- _WRITTEN TASK_
Reproduce the items from the line with "Given the list" to the line with "[1149,571] < [468,718]", replacing "slate roof" with "tiled roof" and leaving all else unchanged.

########

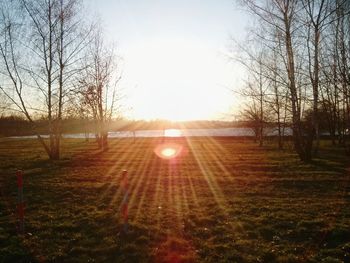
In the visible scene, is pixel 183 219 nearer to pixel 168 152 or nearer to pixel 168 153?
pixel 168 153

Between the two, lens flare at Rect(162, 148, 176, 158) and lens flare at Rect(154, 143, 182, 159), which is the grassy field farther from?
lens flare at Rect(162, 148, 176, 158)

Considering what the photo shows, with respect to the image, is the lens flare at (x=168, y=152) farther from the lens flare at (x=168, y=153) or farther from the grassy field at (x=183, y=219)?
the grassy field at (x=183, y=219)

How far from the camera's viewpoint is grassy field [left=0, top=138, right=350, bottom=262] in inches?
245

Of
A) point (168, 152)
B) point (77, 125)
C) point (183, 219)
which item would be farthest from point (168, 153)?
point (77, 125)

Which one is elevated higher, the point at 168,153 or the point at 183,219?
the point at 168,153

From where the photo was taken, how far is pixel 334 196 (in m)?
10.5

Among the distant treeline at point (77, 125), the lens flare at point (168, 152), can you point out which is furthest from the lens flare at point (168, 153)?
the distant treeline at point (77, 125)

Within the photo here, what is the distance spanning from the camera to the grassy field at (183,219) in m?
6.22

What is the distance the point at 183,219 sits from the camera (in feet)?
27.1

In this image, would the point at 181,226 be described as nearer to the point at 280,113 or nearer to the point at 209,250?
the point at 209,250

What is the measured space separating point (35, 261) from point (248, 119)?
1548 centimetres

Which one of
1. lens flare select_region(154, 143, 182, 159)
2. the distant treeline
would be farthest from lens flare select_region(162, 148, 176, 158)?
the distant treeline

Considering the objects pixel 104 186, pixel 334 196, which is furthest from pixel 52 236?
pixel 334 196

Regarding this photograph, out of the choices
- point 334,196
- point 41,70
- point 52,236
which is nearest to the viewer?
point 52,236
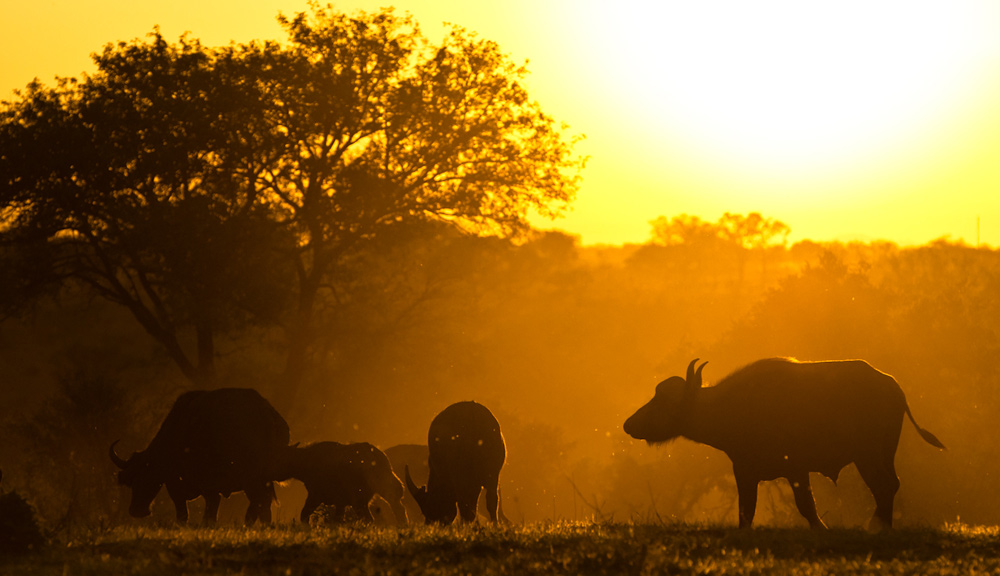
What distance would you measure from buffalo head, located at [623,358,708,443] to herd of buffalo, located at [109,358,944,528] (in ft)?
0.05

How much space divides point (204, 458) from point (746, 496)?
850 centimetres

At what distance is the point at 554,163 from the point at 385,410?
12803 millimetres

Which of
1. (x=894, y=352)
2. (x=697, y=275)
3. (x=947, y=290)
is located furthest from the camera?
(x=697, y=275)

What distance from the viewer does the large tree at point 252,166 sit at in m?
27.0

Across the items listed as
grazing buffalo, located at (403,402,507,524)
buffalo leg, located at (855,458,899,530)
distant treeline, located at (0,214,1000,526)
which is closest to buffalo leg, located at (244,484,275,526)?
grazing buffalo, located at (403,402,507,524)

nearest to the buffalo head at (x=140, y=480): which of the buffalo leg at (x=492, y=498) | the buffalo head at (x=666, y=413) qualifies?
the buffalo leg at (x=492, y=498)

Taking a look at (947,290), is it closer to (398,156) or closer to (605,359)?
(398,156)

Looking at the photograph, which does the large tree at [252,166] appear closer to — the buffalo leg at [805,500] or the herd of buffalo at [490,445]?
the herd of buffalo at [490,445]

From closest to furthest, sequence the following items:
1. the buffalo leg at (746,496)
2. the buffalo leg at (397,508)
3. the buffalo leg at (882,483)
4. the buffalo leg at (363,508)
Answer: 1. the buffalo leg at (882,483)
2. the buffalo leg at (746,496)
3. the buffalo leg at (363,508)
4. the buffalo leg at (397,508)

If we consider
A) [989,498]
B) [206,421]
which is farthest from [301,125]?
[989,498]

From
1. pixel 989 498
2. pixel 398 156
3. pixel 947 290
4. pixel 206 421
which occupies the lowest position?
pixel 989 498

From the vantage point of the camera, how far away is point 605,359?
61.0m

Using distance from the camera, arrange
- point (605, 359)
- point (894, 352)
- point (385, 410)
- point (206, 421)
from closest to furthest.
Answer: point (206, 421) < point (894, 352) < point (385, 410) < point (605, 359)

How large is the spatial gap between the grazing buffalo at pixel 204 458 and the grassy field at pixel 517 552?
18.8 feet
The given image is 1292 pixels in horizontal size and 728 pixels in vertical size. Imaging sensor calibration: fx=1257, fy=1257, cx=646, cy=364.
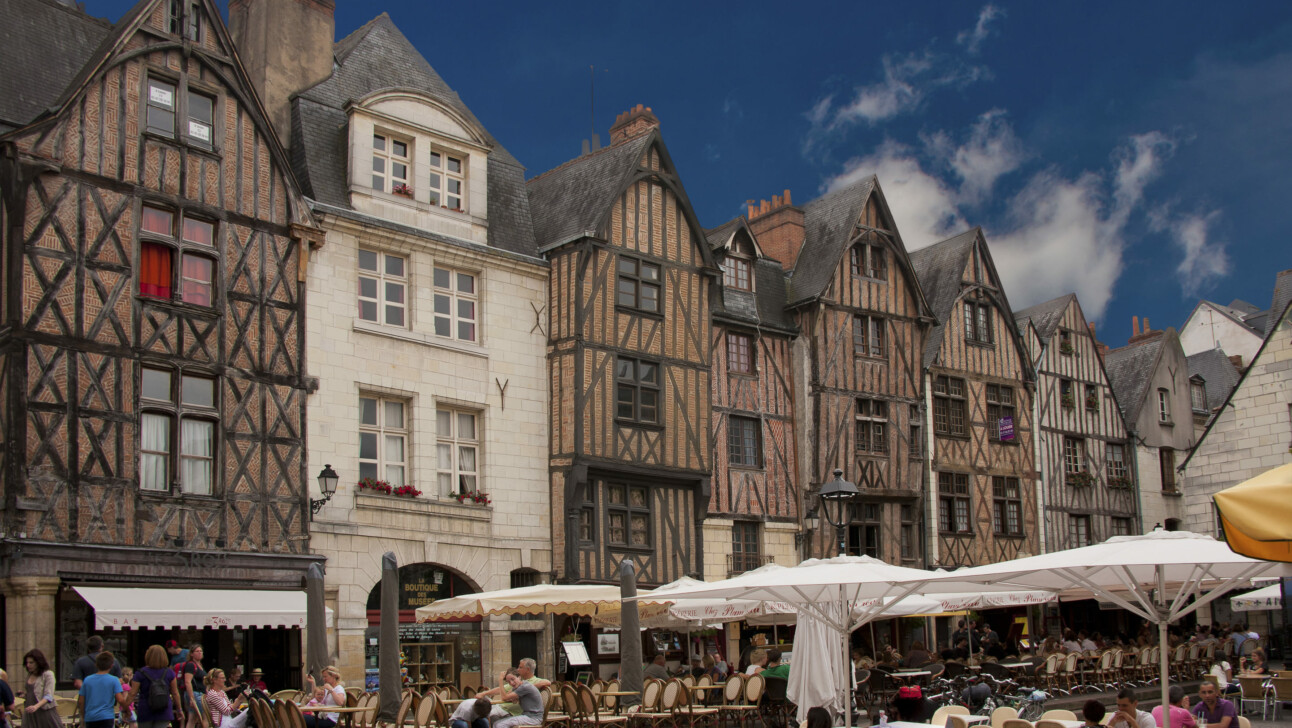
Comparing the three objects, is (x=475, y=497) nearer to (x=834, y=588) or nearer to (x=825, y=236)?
(x=834, y=588)

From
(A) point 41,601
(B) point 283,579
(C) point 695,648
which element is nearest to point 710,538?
(C) point 695,648

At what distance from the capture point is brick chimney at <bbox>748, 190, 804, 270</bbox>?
2641 centimetres

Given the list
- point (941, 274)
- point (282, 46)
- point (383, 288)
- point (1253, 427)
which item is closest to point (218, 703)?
point (383, 288)

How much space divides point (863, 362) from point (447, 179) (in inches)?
382

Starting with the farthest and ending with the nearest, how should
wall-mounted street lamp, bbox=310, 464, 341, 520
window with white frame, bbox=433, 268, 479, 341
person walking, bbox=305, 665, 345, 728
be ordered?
window with white frame, bbox=433, 268, 479, 341 < wall-mounted street lamp, bbox=310, 464, 341, 520 < person walking, bbox=305, 665, 345, 728

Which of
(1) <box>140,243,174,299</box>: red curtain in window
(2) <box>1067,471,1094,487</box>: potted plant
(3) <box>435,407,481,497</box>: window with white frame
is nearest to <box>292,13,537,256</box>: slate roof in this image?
(1) <box>140,243,174,299</box>: red curtain in window

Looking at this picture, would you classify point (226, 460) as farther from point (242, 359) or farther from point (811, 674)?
point (811, 674)

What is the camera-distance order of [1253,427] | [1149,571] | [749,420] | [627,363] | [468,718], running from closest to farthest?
[1149,571] < [468,718] < [627,363] < [749,420] < [1253,427]

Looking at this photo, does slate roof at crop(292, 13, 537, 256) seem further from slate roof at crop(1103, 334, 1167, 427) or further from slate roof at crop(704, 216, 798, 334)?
slate roof at crop(1103, 334, 1167, 427)

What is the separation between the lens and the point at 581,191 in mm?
22031

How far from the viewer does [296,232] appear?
17531 mm

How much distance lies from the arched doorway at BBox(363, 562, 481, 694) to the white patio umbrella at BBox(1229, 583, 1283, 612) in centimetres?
1265

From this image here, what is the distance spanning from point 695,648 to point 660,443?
12.2 feet

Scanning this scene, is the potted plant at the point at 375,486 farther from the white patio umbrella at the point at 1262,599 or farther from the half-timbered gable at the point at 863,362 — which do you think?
the white patio umbrella at the point at 1262,599
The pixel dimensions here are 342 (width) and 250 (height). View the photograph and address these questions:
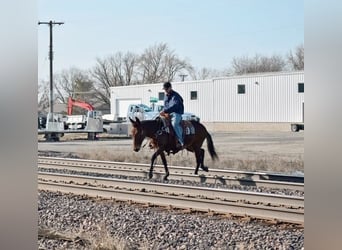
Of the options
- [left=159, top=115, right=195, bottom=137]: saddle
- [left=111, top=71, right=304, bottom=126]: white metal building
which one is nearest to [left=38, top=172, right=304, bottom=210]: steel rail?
[left=159, top=115, right=195, bottom=137]: saddle

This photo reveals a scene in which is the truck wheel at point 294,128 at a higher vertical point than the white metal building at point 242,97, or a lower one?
lower

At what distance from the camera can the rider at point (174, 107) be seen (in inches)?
497

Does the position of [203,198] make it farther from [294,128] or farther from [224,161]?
[294,128]

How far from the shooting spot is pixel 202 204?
8453mm

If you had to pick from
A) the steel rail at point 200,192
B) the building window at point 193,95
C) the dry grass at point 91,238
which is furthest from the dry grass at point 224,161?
the building window at point 193,95

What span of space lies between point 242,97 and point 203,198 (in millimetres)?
31595

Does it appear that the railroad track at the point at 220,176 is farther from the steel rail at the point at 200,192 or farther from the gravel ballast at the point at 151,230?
the gravel ballast at the point at 151,230

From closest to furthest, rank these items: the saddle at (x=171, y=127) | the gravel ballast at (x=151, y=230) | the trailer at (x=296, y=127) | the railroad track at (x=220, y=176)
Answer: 1. the gravel ballast at (x=151, y=230)
2. the railroad track at (x=220, y=176)
3. the saddle at (x=171, y=127)
4. the trailer at (x=296, y=127)

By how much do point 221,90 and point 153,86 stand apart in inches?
194

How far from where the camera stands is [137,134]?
1307cm

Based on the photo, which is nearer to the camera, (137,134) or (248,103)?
(137,134)

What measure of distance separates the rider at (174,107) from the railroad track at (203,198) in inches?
92.5
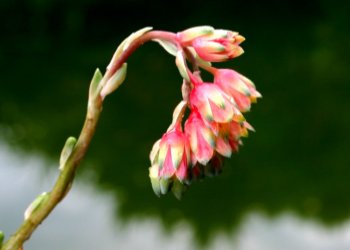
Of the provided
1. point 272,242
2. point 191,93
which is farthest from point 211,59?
point 272,242

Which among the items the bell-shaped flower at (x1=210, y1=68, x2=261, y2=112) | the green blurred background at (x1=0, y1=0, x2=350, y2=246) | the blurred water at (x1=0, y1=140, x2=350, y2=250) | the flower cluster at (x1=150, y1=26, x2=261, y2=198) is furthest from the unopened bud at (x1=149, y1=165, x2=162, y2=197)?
the green blurred background at (x1=0, y1=0, x2=350, y2=246)

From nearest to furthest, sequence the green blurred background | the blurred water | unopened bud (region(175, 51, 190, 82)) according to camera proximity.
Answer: unopened bud (region(175, 51, 190, 82))
the blurred water
the green blurred background

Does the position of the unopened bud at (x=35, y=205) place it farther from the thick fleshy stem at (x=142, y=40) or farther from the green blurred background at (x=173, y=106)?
the green blurred background at (x=173, y=106)

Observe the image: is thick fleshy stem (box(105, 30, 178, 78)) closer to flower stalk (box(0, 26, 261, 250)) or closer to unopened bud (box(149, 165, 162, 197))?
flower stalk (box(0, 26, 261, 250))

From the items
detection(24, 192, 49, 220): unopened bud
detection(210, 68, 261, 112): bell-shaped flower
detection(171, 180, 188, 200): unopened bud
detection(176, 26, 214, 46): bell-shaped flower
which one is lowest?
detection(171, 180, 188, 200): unopened bud

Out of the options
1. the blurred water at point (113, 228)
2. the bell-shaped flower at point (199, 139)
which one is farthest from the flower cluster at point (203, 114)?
the blurred water at point (113, 228)

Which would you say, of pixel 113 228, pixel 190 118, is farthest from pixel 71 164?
pixel 113 228

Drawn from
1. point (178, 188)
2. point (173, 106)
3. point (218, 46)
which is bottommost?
point (173, 106)

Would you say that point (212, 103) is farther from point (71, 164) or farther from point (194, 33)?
point (71, 164)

########

- _ANSWER TO THE TASK_
Given the list
- point (941, 274)
- point (282, 46)
- point (383, 288)
- point (1253, 427)
which item is closest to point (218, 703)?
point (383, 288)

How much space divides point (863, 362) from point (447, 179) (in inches)?
382

Starting with the farthest and ending with the nearest, how should
wall-mounted street lamp, bbox=310, 464, 341, 520
window with white frame, bbox=433, 268, 479, 341
person walking, bbox=305, 665, 345, 728
be ordered?
window with white frame, bbox=433, 268, 479, 341 < wall-mounted street lamp, bbox=310, 464, 341, 520 < person walking, bbox=305, 665, 345, 728

Which of
(1) <box>140,243,174,299</box>: red curtain in window
(2) <box>1067,471,1094,487</box>: potted plant
(3) <box>435,407,481,497</box>: window with white frame
is nearest to <box>292,13,537,256</box>: tiled roof in this image?
(1) <box>140,243,174,299</box>: red curtain in window

Looking at this picture, would you classify point (226, 460) as farther from point (242, 359) or farther from point (811, 674)?
point (811, 674)

What is the camera-distance order of [1253,427] | [1149,571] | [749,420] | [627,363] | [468,718], running from closest to farthest?
[1149,571] < [468,718] < [627,363] < [749,420] < [1253,427]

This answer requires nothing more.